(Excerpt to read)

It’s hard to think of Ronsard as a poet of war and epic poetry – the Franciad notwithstanding – yet here he is claiming that he was already at work on such an epic when he was diverted towards love poetry. Maybe this is a ‘classicizing’ defence of love poetry, for epic is of course – like tragedy – considered greater than ‘mere’ love poetry. But it is believed true that he had begun work on his epic Franciad in the 1540s, before turning to love poetry, the Franciad having to wait till the 1570s for publication in its partially-complete state. The hero Francus is an entirely made-up French origin myth, originating in the medieval period: Francus is Astyanax, Hector’s son, mysteriously surviving the death he suffered in the various Greek epics of Troy (in the Little Iliad he is thrown from the walls, in the Ilioupersis, he is killed and the King Priam – his grandfather – is beaten to death with his body!). Escaping to Europe, Astyanax/Francus becomes the origin of the Franks, and founder of the Merovingian dynasty (Charlemagne’s line). Paphos and myrtle are both associated with Venus: Paphos because, after her birth at sea, she came ashore in a seashell there (cf. the famous Botticelli painting); and myrtle is sacred to Venus in classical religion. Delphi and the laurel are linked with Apollo: Delphi for the famous Oracle, the laurel as sacred to him and the plant into which Daphne was changed to save her from Apollo’s advances (alluded to in the previous sonnet). The original version (in Blanchemain) has a few small variants: his lines 7-8 read Et ja Francus à son bord conduisoit Les os d’Hector forbannis de l’Asie, Francus now bringing to its banks The bones of Hector exiled from Asia; and his line 11 reads “De sa grandeur le saint prestre m’ordonne” (‘By his greatness ordained me his holy priest’ or ‘Ordained me holy priest of his greatness’).
Skipping once more over a poem we’ve posted earlier, we come to …De quelle plante, ou de quelle racine, De quel unguent, ou de quelle liqueur Oindroy-je bien la playe de mon cœur Qui d’os en os incurable chemine ? Ny vers charmez, pierre, ny medecine, Drogue ny jus ne romproient ma langueur, Tant je sen moindre et moindre ma vigueur Ja me trainer en la barque voisine. Amour, qui sçais des herbes le pouvoir, Et qui la playe au cœur m’as fait avoir, Guary mon mal, ton art fay moy cognoistre. Pres d’Ilion tu blessas Apollon : J’ay dans le cœur senty mesme aiguillon : Ne blesse plus l’écholier et le maistre. With what plant, what root, What unguent, what potion Shall I anoint the wound in my heart Which runs through my bones incurably? Not magic rhymes, stone nor medicine, Drug nor juice will defeat my languor, So much can I feel my strength lessen and lessen, Already dragging me off into the bark which is nearby. Love, you know the power of herbs And you have made this wound in my heart: Heal my ills, help me understand your arts. Beside Troy you wounded Apollo; I have felt the same sting in my heart; Do not wound again the scholar and the teacher.

(End Excerpt to read)
(Record extracts)

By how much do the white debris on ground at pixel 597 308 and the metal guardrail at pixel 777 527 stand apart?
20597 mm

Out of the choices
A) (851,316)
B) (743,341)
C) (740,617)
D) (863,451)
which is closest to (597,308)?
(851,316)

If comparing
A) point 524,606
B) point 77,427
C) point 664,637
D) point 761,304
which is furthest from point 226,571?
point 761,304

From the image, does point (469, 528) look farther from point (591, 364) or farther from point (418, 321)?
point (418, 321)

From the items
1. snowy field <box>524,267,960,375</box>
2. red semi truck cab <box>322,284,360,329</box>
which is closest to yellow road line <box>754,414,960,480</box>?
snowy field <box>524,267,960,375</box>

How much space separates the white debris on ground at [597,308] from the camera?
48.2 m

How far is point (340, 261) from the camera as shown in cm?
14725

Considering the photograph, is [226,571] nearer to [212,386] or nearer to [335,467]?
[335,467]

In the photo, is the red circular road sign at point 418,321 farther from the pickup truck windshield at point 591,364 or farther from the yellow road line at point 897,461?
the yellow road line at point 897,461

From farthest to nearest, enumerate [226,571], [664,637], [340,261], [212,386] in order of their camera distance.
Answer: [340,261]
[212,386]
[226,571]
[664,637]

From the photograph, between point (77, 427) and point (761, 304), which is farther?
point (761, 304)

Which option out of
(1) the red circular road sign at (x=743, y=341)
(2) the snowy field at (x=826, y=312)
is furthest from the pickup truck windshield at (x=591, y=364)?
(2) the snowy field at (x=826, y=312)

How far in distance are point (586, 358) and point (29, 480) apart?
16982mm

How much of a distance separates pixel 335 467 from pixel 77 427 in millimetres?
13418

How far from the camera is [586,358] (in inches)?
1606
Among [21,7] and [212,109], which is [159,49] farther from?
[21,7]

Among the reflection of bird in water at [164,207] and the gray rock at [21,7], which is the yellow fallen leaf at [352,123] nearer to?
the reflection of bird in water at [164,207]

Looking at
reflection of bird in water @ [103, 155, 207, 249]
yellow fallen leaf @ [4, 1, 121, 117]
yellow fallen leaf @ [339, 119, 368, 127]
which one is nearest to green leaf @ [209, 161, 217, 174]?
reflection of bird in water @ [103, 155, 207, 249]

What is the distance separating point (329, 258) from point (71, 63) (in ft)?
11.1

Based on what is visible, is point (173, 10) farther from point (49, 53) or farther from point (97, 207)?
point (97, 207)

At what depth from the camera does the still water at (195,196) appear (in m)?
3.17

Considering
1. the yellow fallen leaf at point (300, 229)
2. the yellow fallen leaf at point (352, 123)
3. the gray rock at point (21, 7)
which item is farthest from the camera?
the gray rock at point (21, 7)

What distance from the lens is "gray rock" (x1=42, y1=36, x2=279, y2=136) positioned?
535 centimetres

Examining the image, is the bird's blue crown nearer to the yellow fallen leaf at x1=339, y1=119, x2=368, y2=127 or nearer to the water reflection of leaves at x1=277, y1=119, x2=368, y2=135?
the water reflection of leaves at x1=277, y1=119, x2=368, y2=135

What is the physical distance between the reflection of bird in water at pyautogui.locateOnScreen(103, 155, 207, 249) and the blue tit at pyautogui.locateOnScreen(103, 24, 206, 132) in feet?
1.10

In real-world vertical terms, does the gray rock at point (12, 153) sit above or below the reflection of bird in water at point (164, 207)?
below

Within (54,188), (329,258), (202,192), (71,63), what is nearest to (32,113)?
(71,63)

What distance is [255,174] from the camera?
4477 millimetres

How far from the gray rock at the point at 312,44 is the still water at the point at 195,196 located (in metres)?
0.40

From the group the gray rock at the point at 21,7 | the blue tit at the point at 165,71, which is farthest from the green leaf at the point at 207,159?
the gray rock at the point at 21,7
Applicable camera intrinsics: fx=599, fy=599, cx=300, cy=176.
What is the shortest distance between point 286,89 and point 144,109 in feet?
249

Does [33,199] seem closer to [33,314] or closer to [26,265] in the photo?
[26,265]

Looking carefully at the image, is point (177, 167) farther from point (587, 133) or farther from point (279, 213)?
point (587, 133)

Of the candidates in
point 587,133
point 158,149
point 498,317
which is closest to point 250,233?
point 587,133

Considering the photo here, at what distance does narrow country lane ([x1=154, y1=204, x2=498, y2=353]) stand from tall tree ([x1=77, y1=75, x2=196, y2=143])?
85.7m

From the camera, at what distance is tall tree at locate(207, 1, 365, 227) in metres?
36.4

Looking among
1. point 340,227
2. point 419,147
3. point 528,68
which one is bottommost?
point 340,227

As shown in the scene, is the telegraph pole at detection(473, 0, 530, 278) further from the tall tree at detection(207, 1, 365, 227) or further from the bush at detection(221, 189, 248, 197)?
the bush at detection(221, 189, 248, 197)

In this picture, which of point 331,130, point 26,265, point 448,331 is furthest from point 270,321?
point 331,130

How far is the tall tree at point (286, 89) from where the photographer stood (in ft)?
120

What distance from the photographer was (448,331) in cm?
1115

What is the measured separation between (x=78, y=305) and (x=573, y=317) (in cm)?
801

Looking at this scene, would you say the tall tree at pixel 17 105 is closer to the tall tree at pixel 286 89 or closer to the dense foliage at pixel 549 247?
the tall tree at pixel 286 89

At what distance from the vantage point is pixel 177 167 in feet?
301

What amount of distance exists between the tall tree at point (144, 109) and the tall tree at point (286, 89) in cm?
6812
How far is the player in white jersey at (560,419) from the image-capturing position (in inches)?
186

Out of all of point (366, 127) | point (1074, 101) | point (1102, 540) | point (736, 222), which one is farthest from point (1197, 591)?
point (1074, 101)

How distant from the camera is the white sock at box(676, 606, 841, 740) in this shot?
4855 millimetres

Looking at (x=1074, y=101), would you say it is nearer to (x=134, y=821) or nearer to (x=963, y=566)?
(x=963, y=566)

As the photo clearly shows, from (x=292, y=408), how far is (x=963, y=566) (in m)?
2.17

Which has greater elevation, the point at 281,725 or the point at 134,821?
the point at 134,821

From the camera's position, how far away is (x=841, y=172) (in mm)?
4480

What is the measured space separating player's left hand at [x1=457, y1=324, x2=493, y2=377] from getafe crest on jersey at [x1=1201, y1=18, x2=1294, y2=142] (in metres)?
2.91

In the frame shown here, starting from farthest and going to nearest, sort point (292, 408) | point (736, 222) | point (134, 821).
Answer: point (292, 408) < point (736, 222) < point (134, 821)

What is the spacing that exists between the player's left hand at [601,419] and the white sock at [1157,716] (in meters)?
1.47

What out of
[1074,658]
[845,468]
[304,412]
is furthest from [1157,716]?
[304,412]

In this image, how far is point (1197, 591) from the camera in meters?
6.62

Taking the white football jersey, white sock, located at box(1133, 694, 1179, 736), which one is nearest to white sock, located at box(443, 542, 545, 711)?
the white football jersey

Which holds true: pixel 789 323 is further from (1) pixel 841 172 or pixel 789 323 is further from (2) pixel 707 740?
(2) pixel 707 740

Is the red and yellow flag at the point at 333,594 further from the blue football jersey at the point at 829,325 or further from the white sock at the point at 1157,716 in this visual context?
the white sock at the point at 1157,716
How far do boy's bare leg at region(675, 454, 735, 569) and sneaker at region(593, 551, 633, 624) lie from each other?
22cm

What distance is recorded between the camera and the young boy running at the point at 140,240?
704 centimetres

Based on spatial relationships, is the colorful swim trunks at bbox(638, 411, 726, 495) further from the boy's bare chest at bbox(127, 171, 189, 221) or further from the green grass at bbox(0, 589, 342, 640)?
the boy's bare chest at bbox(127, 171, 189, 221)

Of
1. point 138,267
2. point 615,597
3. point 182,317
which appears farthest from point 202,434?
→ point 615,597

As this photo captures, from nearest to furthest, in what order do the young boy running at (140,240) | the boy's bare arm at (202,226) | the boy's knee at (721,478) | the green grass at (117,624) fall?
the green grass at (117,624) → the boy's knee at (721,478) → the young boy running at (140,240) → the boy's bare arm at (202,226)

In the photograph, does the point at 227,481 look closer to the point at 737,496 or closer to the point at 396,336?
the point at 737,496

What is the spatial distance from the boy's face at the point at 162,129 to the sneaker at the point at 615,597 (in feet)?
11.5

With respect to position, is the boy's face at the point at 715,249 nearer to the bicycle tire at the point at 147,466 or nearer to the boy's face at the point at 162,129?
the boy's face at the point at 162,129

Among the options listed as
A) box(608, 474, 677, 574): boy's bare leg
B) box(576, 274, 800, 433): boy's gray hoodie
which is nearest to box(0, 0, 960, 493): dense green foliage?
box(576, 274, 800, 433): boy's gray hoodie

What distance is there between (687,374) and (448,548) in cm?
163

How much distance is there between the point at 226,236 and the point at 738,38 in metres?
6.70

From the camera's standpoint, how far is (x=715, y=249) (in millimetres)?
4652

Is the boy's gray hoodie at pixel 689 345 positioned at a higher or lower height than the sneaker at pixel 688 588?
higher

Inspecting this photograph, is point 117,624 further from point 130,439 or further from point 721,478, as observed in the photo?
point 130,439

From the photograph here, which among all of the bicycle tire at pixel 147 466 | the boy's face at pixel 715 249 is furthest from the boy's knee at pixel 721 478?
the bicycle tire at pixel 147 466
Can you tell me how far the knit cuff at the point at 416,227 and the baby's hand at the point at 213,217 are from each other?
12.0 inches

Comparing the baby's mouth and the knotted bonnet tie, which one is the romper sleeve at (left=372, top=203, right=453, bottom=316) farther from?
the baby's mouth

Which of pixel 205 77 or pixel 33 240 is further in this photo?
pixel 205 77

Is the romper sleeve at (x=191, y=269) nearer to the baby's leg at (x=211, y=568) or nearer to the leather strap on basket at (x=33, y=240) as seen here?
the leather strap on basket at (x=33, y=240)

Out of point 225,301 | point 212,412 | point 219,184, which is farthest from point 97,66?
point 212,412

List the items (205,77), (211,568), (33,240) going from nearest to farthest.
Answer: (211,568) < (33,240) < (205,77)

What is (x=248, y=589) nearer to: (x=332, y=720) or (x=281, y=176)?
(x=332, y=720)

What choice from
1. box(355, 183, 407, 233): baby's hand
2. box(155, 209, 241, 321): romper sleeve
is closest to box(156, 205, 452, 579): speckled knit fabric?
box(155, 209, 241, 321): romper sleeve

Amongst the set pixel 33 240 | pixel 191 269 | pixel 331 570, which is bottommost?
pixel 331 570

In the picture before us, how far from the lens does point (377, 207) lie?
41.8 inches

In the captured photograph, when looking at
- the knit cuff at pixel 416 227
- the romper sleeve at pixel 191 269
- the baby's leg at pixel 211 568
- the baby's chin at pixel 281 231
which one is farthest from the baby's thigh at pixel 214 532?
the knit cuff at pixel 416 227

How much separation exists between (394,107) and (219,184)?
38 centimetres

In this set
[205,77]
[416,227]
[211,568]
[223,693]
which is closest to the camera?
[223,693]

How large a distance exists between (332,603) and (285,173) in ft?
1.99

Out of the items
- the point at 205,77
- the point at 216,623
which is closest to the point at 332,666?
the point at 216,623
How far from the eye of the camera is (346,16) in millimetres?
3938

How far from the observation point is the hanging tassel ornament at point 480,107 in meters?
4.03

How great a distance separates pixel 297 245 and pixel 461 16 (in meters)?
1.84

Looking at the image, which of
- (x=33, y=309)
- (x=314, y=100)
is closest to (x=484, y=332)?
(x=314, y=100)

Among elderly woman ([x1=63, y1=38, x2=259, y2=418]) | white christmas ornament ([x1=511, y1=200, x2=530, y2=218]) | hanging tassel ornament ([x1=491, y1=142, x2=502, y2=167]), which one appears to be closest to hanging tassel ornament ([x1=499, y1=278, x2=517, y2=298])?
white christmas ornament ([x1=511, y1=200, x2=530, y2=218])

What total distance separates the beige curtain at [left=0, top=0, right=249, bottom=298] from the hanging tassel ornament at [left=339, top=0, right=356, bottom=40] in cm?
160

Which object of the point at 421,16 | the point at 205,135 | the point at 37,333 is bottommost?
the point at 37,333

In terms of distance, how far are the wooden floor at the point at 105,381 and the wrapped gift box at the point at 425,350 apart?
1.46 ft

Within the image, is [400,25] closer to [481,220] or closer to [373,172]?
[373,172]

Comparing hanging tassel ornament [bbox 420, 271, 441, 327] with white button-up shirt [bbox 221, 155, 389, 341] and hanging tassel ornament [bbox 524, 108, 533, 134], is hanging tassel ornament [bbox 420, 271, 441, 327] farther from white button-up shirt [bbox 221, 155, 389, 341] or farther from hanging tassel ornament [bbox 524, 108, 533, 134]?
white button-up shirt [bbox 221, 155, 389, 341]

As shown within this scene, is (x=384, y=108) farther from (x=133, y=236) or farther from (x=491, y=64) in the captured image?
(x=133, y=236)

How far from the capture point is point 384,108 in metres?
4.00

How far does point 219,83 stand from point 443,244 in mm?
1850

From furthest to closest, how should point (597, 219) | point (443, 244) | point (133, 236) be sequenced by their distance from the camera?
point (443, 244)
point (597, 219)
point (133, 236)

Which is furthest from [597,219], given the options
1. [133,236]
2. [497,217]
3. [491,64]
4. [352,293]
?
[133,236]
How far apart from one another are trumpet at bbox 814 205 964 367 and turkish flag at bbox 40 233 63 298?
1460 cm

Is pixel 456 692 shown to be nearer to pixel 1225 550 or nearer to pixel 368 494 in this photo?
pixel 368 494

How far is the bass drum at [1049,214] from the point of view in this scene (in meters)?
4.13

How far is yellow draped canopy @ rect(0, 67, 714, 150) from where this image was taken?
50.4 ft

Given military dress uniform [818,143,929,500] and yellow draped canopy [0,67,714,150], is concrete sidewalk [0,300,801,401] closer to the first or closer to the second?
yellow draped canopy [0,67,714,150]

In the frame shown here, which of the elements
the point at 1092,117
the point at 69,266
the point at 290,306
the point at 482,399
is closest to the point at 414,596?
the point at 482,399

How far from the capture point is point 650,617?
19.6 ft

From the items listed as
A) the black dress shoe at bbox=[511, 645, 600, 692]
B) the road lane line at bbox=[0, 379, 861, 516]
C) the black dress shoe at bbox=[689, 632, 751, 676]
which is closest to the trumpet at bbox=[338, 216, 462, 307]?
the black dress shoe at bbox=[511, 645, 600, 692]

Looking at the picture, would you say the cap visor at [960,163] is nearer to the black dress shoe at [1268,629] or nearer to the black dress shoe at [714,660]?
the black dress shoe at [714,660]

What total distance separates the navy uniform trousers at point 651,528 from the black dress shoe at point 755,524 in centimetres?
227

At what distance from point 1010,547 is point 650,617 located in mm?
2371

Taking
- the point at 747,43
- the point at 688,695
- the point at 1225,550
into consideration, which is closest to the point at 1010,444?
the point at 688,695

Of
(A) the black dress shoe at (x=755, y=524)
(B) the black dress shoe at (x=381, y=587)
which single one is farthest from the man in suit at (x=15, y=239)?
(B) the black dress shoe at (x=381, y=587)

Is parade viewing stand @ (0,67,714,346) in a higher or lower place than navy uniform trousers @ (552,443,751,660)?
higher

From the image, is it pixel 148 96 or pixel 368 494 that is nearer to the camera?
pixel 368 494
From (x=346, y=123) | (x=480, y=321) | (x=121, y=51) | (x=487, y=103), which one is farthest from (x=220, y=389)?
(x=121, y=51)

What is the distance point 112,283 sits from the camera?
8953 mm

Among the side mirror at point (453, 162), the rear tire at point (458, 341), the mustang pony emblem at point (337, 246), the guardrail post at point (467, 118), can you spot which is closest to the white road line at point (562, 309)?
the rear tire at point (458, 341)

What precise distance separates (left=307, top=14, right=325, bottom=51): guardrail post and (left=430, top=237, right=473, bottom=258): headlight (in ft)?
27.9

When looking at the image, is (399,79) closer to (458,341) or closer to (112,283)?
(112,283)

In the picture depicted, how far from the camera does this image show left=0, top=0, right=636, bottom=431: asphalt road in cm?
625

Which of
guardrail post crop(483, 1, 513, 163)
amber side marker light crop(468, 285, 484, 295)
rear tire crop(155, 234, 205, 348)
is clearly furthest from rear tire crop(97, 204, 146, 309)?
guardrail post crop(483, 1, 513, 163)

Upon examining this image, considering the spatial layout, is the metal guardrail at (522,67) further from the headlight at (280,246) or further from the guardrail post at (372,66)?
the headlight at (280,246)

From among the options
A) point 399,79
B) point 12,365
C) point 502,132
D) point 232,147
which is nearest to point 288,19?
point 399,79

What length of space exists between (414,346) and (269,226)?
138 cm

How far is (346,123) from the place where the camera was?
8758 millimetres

(End Record extracts)

Problem details:
How would you translate this sentence from the commentary on Ronsard into Spanish: "Escaping to Europe, Astyanax/Francus becomes the origin of the Franks, and founder of the Merovingian dynasty (Charlemagne’s line)."? The lines are separate material and have no connection to the commentary on Ronsard.

Output for this exercise:
Tras huir a Europa, Astianacte/Francus se convierte en el origen de los francos y en fundador de la dinastía merovingia (el linaje de Carlomagno).